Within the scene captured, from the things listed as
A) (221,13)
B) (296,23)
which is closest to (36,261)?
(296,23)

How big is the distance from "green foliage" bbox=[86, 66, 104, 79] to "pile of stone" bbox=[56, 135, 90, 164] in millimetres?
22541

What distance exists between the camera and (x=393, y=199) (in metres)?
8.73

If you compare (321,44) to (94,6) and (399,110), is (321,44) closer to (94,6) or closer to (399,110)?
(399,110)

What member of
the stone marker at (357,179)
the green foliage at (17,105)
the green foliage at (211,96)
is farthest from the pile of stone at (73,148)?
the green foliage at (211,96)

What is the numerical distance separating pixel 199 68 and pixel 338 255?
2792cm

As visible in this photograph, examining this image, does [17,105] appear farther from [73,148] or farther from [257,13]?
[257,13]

--------------------------------------------------

What you need to do: Can you retype every one of the items above word for word, keeping each line as it stands?

Completed exercise:
Within the scene captured, from the things listed as
A) (221,13)
B) (296,23)
which is closest to (36,261)?
(296,23)

How big is the distance from "green foliage" bbox=[86, 66, 104, 79] to "pile of stone" bbox=[56, 135, 90, 164] in millimetres?
22541

What distance exists between the camera and (x=393, y=199) (in metres)?
8.73

If you compare (321,44) to (94,6) and (399,110), is (321,44) closer to (94,6) or closer to (399,110)?
(399,110)

What member of
the stone marker at (357,179)
the green foliage at (17,105)
the green foliage at (211,96)
is farthest from the pile of stone at (73,148)?
the green foliage at (211,96)

What is the numerical distance separating pixel 199 68 and pixel 338 255?
2792cm

As visible in this photograph, examining this image, does [17,105] appear farther from [73,148] or farther from [257,13]?
[257,13]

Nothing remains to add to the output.